*TEXTO DEL DOCUMENTO*:

# # # # #

Tuesday, August 23, 2005

Imagen de una historia corta

Monday, August 22, 2005

Musings from a park bench

Los gigantes, inmóviles, vigilan. Tienen múltiples ojos, pero no todos están abiertos; mientras unos están alertas, otros descansan. Están allí para asegurarse que no veas el horizonte. Estás en un espacio abierto, pero no es muy grande; ellos son el borde. Vigilan desde la distancia, siempre allí. Tus compañeros de desgracia gritan, roncan, se pelean, se aman, despreocupados de los gigantes; el lugar que tienen les alcanza.

Hay luces que se alinean, indicando grietas entre ellos, fallas en su sistema, imperfecciones en el cristal. Los móviles te protegen, remarcando también las grietas; ellos son verdes, marrones o esqueléticos. Puedes escapar por cualquiera de las grietas; elige una.

Tuesday, August 16, 2005

Yo te lo tengo

- Dale, dale, yo te lo tengo.

El patovica levantó el brazo, cerró el puño y lo bajó con fuerza contra la cara del pibe que colgaba, desmayado, de los brazos del policía. Chac!

- Pendejo de mierda...

Rodillazo al cuerpo. Tud! Más golpes, más golpes. El pibe ni siquiera podía intentar cubrirse con los brazos. La cara le comenzó a sangrar por varios lados, y al policía le entró algo, remordimiento creo que le dicen, y no se aguantó. Un par de golpes más le convencieron que tenía que hacer la pregunta.

- Disculpame, no? Pero... ¿qué hizo?

- Le tocó el culo a una mina, y el novio es amigo del dueño.

- Ah. ¿No es suficiente, ya?

El patovica dudó un instante y le pegó una última patada. Dio media media vuelta y entró al boliche. El policía seguía teniendo al pibe por los sobacos.

- ¡Pará, pará! ¿Qué hago con él?

El patovica se dio vuelta y desde dentro del boliche le gritó:

- No sé, ahora hacete cargo.

El policía miró con asombro cómo se perdía entre la gente; ese asombro propio del incrédulo que ni siquiera imaginaba que las cosas podrían llegar a un extremo como ese. Miró al pibe, todo golpeado, deformado, ensangrentado y lo soltó. La cabeza dió un golpe seco contra la vereda, pero el tórax seguía subiendo y bajando irregularmente con la respiración.

# # # # #

*ACCIÓN REQUERIDA 1*:
Responde según el texto del blog:
(a) ¿Qué título lleva la entrada del lunes 22 de agosto de 2005?
(b) En esa entrada, ¿de qué colores son los móviles?
(c) En "Yo te lo tengo", ¿qué hizo el pibe según el patovica?
*ACCIÓN REQUERIDA 2*:
¿Puedes transcribir del texto del blog el tramo que va desde "Musings from a" hasta "te lo tengo.", sin cambiar nada?

*Entradas guardadas*:
# # # # #

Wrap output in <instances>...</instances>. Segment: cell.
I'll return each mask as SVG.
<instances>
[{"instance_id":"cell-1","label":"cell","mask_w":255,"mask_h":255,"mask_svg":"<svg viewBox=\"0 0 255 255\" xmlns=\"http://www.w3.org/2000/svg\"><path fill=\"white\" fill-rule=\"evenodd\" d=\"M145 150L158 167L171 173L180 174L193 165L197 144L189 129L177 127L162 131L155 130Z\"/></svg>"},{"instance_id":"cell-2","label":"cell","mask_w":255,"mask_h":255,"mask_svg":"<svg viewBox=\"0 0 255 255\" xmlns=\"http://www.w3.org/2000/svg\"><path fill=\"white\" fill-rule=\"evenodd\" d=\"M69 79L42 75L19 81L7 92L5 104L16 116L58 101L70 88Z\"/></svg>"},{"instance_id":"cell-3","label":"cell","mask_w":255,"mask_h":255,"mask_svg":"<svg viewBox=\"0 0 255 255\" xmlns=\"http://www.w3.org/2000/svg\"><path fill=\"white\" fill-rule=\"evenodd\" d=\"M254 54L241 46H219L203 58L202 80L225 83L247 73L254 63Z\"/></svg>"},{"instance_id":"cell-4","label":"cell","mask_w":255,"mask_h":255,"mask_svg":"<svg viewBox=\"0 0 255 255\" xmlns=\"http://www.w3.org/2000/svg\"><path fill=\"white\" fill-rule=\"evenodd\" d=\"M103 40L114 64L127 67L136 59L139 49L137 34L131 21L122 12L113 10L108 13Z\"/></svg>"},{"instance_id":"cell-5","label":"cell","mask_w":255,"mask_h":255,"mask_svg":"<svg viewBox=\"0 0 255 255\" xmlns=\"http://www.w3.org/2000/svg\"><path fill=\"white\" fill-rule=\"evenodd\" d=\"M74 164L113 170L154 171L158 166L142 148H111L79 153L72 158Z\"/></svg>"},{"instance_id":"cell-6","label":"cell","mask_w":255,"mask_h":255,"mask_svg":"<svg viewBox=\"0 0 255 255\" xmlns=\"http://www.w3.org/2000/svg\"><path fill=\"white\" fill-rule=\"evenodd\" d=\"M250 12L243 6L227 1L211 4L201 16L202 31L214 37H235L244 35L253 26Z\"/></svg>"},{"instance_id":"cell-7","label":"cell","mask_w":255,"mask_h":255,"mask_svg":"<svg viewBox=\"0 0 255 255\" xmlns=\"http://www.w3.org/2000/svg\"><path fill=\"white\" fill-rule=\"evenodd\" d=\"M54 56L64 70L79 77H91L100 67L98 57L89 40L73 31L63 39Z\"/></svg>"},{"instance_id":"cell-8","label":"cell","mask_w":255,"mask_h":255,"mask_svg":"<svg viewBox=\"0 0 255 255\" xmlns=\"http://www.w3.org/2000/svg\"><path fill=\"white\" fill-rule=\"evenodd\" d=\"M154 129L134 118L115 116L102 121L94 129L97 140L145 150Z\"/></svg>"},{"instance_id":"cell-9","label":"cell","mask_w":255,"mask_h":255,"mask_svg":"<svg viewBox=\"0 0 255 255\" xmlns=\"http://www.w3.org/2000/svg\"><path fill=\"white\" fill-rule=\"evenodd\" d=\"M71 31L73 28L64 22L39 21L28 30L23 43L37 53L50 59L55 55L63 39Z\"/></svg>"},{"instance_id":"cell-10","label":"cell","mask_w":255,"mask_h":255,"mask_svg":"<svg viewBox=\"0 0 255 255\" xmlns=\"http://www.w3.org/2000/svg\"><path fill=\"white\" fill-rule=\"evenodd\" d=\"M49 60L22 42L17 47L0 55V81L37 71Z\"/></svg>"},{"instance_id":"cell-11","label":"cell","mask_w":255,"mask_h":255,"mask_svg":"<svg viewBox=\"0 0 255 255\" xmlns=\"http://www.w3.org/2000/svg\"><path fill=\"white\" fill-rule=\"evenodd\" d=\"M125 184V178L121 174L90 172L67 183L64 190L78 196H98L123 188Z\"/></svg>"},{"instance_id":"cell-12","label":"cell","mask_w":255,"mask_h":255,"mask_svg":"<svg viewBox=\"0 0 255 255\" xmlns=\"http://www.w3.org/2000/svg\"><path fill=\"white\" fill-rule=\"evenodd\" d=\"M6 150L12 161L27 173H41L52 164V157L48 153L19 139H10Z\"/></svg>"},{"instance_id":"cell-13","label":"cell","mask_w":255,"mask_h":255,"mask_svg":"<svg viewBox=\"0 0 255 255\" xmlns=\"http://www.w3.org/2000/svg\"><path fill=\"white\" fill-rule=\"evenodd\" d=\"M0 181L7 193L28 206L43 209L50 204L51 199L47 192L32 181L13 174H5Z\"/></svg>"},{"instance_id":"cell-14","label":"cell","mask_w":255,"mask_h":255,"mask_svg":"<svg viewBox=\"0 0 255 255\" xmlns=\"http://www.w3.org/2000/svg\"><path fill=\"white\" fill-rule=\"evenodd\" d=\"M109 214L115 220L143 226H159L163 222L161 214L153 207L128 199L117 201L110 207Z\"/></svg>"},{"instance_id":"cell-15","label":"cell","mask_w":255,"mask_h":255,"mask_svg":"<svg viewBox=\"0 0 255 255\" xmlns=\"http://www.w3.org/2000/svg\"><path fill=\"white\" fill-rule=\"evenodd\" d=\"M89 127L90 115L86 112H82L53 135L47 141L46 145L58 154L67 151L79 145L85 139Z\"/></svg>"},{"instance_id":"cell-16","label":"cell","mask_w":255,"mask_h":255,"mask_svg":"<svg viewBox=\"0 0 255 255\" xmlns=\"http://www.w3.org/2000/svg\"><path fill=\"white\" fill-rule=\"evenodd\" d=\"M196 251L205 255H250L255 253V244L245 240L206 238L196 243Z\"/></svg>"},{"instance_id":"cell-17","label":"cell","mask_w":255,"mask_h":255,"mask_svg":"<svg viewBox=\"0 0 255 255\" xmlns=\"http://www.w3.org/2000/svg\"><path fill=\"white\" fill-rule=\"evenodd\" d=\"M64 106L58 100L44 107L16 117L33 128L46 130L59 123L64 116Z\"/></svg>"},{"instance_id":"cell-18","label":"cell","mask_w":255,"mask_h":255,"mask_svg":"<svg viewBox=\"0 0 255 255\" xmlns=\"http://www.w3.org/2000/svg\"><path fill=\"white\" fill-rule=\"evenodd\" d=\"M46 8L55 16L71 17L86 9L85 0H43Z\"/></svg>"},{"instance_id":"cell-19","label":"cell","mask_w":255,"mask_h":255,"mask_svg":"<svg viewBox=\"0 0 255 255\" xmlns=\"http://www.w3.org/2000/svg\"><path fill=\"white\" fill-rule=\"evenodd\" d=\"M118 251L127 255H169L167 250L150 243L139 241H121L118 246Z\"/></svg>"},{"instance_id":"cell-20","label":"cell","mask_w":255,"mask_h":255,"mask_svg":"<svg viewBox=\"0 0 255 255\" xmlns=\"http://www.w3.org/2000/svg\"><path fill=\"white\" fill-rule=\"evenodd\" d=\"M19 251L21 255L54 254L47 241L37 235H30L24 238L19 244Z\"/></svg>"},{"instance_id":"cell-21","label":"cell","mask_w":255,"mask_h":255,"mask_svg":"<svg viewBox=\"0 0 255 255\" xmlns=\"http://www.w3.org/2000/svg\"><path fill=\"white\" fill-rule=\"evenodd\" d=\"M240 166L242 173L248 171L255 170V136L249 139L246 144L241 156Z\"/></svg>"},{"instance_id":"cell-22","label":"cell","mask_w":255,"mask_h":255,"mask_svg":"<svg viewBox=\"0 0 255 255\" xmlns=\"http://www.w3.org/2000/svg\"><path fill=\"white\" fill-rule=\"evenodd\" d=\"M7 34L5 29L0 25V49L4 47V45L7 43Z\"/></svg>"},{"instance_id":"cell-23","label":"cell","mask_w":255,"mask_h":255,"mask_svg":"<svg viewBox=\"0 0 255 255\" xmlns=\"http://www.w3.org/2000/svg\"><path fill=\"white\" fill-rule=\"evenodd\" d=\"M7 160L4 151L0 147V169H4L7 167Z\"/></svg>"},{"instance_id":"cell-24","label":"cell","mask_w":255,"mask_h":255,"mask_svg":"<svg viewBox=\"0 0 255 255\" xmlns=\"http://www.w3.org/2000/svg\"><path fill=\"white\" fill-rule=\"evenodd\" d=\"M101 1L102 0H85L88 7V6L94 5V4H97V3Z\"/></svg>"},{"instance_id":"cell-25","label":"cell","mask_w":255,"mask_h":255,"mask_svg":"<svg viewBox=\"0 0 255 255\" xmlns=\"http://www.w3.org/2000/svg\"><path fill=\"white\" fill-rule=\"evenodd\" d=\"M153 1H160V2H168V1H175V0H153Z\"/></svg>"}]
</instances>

# # # # #

*RESPUESTA 1*:
(a) "Musings from a park bench".
(b) Son verdes, marrones o esqueléticos.
(c) Le tocó el culo a una mina, y el novio es amigo del dueño.

*RESPUESTA 2*:
Musings from a park bench

Los gigantes, inmóviles, vigilan. Tienen múltiples ojos, pero no todos están abiertos; mientras unos están alertas, otros descansan. Están allí para asegurarse que no veas el horizonte. Estás en un espacio abierto, pero no es muy grande; ellos son el borde. Vigilan desde la distancia, siempre allí. Tus compañeros de desgracia gritan, roncan, se pelean, se aman, despreocupados de los gigantes; el lugar que tienen les alcanza.

Hay luces que se alinean, indicando grietas entre ellos, fallas en su sistema, imperfecciones en el cristal. Los móviles te protegen, remarcando también las grietas; ellos son verdes, marrones o esqueléticos. Puedes escapar por cualquiera de las grietas; elige una.

Tuesday, August 16, 2005

Yo te lo tengo

- Dale, dale, yo te lo tengo.